Já no segundo caso, as confederações patronais alegam que os 1% adicionais foram acordados em 2012 em troca da descida das compensações por cessar contratos a prazo e que deixa de fazer sentido com o aumento de indemnizações para 24 dias por ano, previsto no pacote de alterações às leis laborais, medida que o governo mantém.
Do pacote de alterações às leis laborais saem entretanto mais algumas medidas. O governo abandona o objetivo de tornar permanentes os poderes da Autoridade para as Condições do Trabalho para suspender despedimentos ilícitos. Agora, fica previsto que o organismo recorra para o Ministério Pública para haver suspensão cautelar dos despedimentos.
O documento final do governo abdica também de obrigar entidades empregadoras a comunicarem por escrito a denúncia de contratos durante o período experimental.
Segundo Ana Mendes Godinho, foram também introduzidas alterações na possibilidade de sindicatos recorrerem a tribunal arbitral quando se verificam pedidos de denúncia de convenções coletivas. O objetivo é que possam ser apreciados os fundamentos do pedido para extinção do acordo, passo que suspenderá os prazos de sobrevigência dos instrumentos em vigor.

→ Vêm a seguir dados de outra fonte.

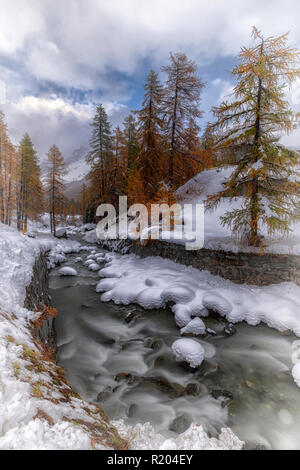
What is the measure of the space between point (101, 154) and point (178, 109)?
11.5 meters

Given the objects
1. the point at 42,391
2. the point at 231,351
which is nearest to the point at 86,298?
the point at 231,351

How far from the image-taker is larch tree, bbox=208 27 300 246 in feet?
22.6

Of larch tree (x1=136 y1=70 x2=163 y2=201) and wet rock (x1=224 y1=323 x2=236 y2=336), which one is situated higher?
larch tree (x1=136 y1=70 x2=163 y2=201)

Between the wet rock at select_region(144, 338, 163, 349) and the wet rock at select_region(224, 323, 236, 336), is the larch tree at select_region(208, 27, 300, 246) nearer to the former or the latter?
the wet rock at select_region(224, 323, 236, 336)

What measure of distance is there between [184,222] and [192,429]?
34.5ft

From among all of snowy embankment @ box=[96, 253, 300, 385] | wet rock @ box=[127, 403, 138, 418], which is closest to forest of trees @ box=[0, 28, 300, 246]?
snowy embankment @ box=[96, 253, 300, 385]

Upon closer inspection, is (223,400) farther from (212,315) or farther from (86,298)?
(86,298)

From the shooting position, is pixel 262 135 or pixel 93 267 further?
pixel 93 267

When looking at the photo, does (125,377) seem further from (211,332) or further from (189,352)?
(211,332)

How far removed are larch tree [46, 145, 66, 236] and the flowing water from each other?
744 inches

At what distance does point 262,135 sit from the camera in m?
7.66

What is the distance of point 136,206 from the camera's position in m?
15.8

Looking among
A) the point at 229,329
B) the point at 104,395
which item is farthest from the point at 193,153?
the point at 104,395

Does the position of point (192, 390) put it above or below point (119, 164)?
below
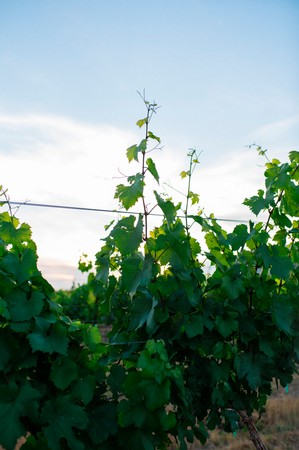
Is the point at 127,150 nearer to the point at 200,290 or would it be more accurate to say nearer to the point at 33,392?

As propostas do governo mantêm medidas como a limitação na contratação temporária a um máximo de quatro renovações e a obrigação de empresas de trabalho temporário terem um mínimo de contratos permanentes, que terá de ser definido em diploma do governo. Mantêm-se ainda, entre outras, as regras para reconhecimento de contratos dos trabalhadores das plataformas digitais, a criminalização do trabalho não-declarado, a obrigação de empresas realizarem contribuições por empresários em nome individual economicamente dependentes, ou a impossibilidade de recorrer a prestadores de serviços após despedimentos.